Thorax. 1996 Jun;51(6):596-600. doi: 10.1136/thx.51.6.596.
Inhaled morphine has previously been shown to increase exercise endurance in patients with chronic lung disease. A similar study was performed to determine whether inhaled morphine reduces the sensation of breathlessness in this group of patients.
A randomised double blind study on the effect of nebulised morphine on both exercise induced breathlessness and maximum achievable power output using isotonic saline as a control was performed in 10 patients with stable chronic lung disease. Each subject performed a progressive exercise test (Jones' stage I) on an electrically braked cycle ergometer. The work load was increased by 10 watts per minute and subjects exercised to exhaustion. At the end of each minute of exercise patients were asked to rate their degree of breathlessness according to a modified Borg scale. All subjects were randomised to receive either inhaled morphine sulphate 1 mg/ml (5 ml) or isotonic saline (5 ml) by wet nebulisation. The effect of morphine and saline on the achieved exercise capacity and the development of breathlessness during exercise was tested on separate days.
The mean dose of morphine inhaled was 1.24 mg. There was no difference in maximum power output achieved, minute ventilation at maximum power output, nor the degree of breathlessness at maximum power output between the groups treated with morphine and placebo. The degree of breathlessness was related to the power output achieved during exercise by a power function relationship (mean r: morphine = 0.86, saline = 0.87). However, there was a wide variation in the sensation for any given power output in both groups. There was no difference in the group mean slopes (morphine = 1.15, saline = 1.00) or intercepts (morphine = 0.07, saline = 0.15) in this relationship between the morphine and saline treatment groups.

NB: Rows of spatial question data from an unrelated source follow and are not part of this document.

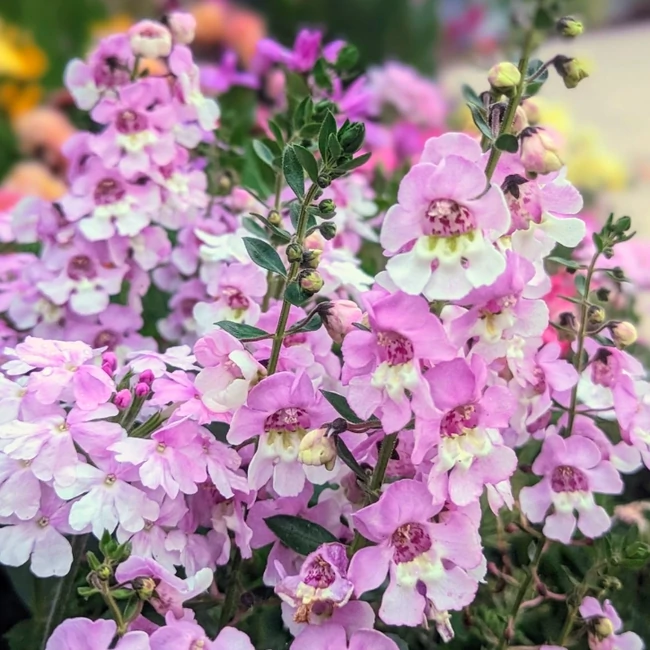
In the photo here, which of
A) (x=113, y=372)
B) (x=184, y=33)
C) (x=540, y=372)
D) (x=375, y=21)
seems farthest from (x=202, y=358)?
(x=375, y=21)

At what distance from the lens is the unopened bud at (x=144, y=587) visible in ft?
1.12

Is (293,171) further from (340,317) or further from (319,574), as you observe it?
(319,574)

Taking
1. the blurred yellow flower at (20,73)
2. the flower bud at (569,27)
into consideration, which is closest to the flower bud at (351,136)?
the flower bud at (569,27)

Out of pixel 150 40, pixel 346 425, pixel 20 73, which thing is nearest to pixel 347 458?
pixel 346 425

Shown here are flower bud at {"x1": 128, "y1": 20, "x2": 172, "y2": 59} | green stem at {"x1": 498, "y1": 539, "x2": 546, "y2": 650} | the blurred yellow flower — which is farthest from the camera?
the blurred yellow flower

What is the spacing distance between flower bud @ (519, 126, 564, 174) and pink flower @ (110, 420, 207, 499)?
0.64 ft

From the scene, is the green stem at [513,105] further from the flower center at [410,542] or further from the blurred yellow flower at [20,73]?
the blurred yellow flower at [20,73]

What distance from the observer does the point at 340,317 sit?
37 centimetres

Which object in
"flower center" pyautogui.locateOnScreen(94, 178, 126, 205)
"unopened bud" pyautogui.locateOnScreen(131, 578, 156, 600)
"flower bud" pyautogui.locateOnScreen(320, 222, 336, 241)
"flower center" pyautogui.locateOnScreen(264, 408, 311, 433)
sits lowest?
"unopened bud" pyautogui.locateOnScreen(131, 578, 156, 600)

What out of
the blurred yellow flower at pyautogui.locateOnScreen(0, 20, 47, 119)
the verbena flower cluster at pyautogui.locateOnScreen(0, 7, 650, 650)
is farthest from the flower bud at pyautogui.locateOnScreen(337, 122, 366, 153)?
the blurred yellow flower at pyautogui.locateOnScreen(0, 20, 47, 119)

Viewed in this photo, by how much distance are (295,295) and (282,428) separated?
67mm

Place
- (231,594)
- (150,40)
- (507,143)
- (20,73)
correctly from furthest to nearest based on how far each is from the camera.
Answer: (20,73) < (150,40) < (231,594) < (507,143)

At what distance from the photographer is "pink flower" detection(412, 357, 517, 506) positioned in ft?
1.11

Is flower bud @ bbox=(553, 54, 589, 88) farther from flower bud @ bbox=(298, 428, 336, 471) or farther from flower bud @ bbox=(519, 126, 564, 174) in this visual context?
flower bud @ bbox=(298, 428, 336, 471)
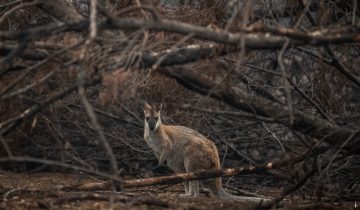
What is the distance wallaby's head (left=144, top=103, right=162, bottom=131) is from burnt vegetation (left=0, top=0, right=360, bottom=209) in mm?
210

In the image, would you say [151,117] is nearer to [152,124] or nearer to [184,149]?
[152,124]

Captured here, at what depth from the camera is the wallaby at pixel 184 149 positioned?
26.6 feet

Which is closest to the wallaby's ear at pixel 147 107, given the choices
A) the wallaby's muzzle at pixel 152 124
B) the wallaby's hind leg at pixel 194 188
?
the wallaby's muzzle at pixel 152 124

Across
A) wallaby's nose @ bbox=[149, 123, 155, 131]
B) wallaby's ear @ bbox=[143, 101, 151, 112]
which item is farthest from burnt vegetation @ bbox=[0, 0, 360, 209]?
wallaby's nose @ bbox=[149, 123, 155, 131]

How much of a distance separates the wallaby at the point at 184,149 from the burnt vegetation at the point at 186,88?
0.92 feet

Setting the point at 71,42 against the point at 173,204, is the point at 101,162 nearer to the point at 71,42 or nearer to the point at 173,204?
the point at 173,204

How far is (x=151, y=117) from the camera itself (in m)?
9.23

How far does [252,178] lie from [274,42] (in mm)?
5248

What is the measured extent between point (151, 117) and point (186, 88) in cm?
157

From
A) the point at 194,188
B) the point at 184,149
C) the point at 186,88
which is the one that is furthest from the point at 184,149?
the point at 186,88

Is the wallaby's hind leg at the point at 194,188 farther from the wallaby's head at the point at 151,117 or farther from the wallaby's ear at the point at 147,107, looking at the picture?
the wallaby's ear at the point at 147,107

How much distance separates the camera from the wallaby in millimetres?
8109

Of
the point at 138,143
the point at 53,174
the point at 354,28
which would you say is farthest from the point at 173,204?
the point at 53,174

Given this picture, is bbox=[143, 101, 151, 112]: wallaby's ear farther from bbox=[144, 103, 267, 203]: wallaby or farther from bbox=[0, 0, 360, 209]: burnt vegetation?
bbox=[0, 0, 360, 209]: burnt vegetation
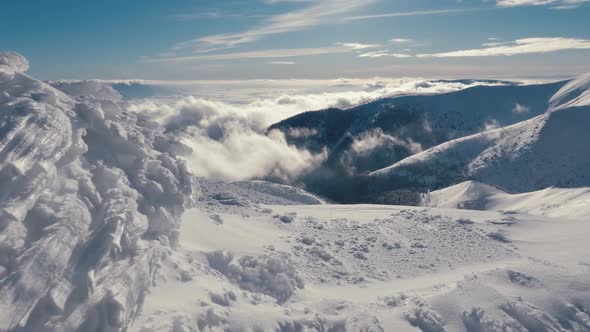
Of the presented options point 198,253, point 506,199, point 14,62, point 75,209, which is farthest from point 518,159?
point 75,209

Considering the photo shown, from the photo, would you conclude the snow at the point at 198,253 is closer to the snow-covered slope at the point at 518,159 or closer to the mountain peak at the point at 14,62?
the mountain peak at the point at 14,62

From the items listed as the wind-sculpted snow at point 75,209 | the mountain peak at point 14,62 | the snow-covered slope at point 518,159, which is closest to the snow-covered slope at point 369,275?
the wind-sculpted snow at point 75,209

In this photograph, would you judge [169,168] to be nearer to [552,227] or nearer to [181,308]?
[181,308]

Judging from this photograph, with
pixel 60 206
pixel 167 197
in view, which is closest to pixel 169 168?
pixel 167 197

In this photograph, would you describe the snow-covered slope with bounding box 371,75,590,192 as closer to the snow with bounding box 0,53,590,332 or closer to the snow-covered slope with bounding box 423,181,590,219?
the snow-covered slope with bounding box 423,181,590,219

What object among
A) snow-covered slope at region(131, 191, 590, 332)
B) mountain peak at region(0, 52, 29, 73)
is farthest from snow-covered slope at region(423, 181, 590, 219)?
mountain peak at region(0, 52, 29, 73)

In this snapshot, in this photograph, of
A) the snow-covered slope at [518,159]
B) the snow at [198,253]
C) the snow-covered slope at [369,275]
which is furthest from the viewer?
the snow-covered slope at [518,159]
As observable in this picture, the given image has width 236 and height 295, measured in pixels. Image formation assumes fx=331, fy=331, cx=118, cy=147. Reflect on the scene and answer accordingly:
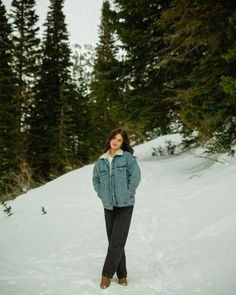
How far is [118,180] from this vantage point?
436cm

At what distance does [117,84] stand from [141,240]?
928 centimetres

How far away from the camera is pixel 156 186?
34.2ft

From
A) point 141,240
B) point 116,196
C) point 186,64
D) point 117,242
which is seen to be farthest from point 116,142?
point 186,64

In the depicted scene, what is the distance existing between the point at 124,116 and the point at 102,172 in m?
10.1

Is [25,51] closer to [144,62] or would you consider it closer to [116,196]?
[144,62]

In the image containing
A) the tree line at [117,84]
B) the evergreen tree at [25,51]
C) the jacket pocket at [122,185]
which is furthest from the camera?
the evergreen tree at [25,51]

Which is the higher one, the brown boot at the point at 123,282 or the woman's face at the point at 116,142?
the woman's face at the point at 116,142

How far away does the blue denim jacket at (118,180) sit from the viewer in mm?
4316

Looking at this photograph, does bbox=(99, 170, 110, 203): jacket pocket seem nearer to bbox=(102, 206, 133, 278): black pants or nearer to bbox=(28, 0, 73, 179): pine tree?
bbox=(102, 206, 133, 278): black pants

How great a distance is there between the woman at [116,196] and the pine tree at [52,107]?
59.9 ft

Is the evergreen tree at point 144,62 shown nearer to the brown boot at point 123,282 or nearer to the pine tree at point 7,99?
the pine tree at point 7,99

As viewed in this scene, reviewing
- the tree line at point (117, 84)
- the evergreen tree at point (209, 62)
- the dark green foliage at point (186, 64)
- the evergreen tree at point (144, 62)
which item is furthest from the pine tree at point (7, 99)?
the evergreen tree at point (209, 62)

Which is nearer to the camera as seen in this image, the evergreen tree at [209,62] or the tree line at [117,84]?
the evergreen tree at [209,62]

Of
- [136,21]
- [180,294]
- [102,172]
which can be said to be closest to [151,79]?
[136,21]
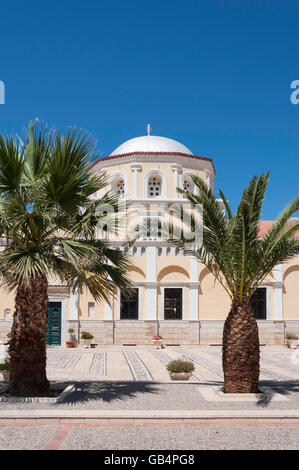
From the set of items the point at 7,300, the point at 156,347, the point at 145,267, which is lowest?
the point at 156,347

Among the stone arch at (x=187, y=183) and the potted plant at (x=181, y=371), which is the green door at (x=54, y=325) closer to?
the stone arch at (x=187, y=183)

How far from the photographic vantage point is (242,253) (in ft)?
37.1

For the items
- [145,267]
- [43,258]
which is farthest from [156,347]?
[43,258]

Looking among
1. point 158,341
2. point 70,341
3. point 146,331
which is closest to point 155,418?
point 158,341

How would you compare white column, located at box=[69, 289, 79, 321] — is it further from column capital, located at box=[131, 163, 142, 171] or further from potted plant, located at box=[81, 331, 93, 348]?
column capital, located at box=[131, 163, 142, 171]

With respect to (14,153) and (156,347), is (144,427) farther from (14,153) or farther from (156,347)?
(156,347)

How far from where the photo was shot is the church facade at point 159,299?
1051 inches

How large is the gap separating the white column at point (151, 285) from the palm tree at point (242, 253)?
15260mm

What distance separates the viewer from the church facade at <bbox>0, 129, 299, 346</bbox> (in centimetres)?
2670

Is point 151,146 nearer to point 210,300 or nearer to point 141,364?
point 210,300

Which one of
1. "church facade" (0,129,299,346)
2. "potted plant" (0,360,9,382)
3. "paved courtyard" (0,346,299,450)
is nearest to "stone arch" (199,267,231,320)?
"church facade" (0,129,299,346)

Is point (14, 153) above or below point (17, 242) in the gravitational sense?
above
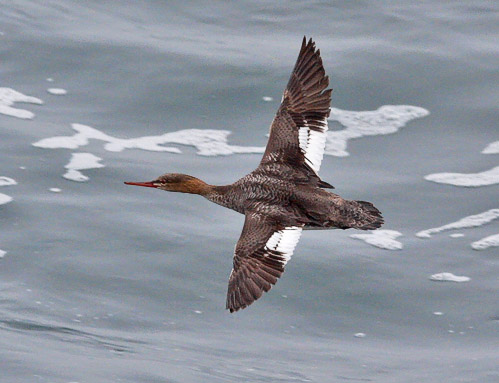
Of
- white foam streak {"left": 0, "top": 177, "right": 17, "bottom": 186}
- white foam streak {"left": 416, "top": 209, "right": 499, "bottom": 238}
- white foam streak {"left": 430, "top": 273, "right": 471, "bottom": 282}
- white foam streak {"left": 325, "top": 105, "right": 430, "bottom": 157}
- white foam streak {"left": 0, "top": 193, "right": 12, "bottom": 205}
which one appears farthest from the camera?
white foam streak {"left": 325, "top": 105, "right": 430, "bottom": 157}

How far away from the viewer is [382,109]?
10.2 m

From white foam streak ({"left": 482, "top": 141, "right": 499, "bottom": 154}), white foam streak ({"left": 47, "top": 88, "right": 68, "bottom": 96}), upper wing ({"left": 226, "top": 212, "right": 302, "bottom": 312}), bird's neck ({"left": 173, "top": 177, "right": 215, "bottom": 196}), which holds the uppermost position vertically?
white foam streak ({"left": 482, "top": 141, "right": 499, "bottom": 154})

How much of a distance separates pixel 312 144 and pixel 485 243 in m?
2.02

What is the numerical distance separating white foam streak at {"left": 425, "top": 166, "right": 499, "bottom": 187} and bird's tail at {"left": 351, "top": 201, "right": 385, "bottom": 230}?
2.36 metres

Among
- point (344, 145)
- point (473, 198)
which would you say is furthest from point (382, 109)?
point (473, 198)

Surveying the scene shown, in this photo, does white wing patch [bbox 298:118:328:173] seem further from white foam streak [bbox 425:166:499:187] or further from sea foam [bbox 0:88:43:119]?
sea foam [bbox 0:88:43:119]

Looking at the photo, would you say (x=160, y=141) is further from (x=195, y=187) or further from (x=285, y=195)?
(x=285, y=195)

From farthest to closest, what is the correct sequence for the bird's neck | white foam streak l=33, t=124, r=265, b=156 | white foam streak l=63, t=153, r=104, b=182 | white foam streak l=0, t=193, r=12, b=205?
white foam streak l=33, t=124, r=265, b=156, white foam streak l=63, t=153, r=104, b=182, white foam streak l=0, t=193, r=12, b=205, the bird's neck

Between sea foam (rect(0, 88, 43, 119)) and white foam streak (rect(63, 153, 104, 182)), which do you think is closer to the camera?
white foam streak (rect(63, 153, 104, 182))

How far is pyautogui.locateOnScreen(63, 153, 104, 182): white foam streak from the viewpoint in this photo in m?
9.27

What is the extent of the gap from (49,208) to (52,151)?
31.9 inches

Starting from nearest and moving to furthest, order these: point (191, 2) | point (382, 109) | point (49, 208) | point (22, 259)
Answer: point (22, 259), point (49, 208), point (382, 109), point (191, 2)

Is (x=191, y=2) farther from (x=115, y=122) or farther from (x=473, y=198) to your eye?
(x=473, y=198)

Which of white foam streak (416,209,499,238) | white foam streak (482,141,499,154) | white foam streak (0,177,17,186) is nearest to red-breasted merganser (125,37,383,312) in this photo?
white foam streak (416,209,499,238)
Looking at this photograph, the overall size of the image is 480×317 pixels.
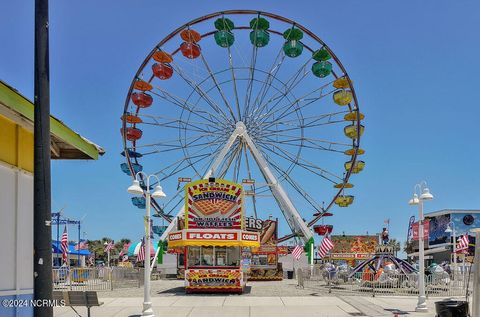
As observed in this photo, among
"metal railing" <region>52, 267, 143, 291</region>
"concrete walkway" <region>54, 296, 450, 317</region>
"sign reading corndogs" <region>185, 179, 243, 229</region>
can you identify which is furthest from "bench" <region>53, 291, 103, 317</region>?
"metal railing" <region>52, 267, 143, 291</region>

In patients with severe chronic lung disease inhaled morphine in the doses used in this study does not relieve exercise induced breathlessness nor does it increase maximum power output achieved during progressive exercise.
此前已有研究表明,吸入吗啡可提高慢性肺病患者的运动耐力。本研究旨在确定吸入吗啡是否能减轻该组患者的呼吸急促感。
对10例稳定期慢性肺病患者进行了一项随机双盲研究,以雾化吗啡对运动诱发的呼吸急促和使用等渗盐水作为对照的最大可实现功率输出的影响。每位受试者在电动制动的自行车测力计上进行渐进性运动试验(琼斯I期)。工作量每分钟增加10瓦,受试者运动至疲惫。在运动的每分钟末,要求患者根据改良的博格量表对其呼吸急促程度进行评分。所有受试者随机接受雾化吸入1mg/ml硫酸吗啡(5ml)或等渗盐水(5ml)。分别在不同日期测试吗啡和盐水对运动能力和运动过程中呼吸急促发展的影响。
吸入吗啡的平均剂量为1.24mg。在接受吗啡治疗和安慰剂治疗的组之间,最大输出功率、最大功率输出时的分钟通气量以及最大功率输出时的呼吸急促程度均无差异。呼吸急促程度与运动过程中通过幂函数关系实现的功率输出相关(平均r:吗啡=0.86,盐水=0.87)。然而,两组中任何给定功率输出的感觉存在很大差异。吗啡和盐水治疗组之间在这种关系中的组平均斜率(吗啡=1.15,盐水=1.00)或截距(吗啡=0.07,盐水=0.15)没有差异。
在本研究使用的剂量下,吸入吗啡并不能缓解重度慢性肺病患者运动诱发的呼吸急促,也不会增加渐进性运动过程中实现的最大输出功率。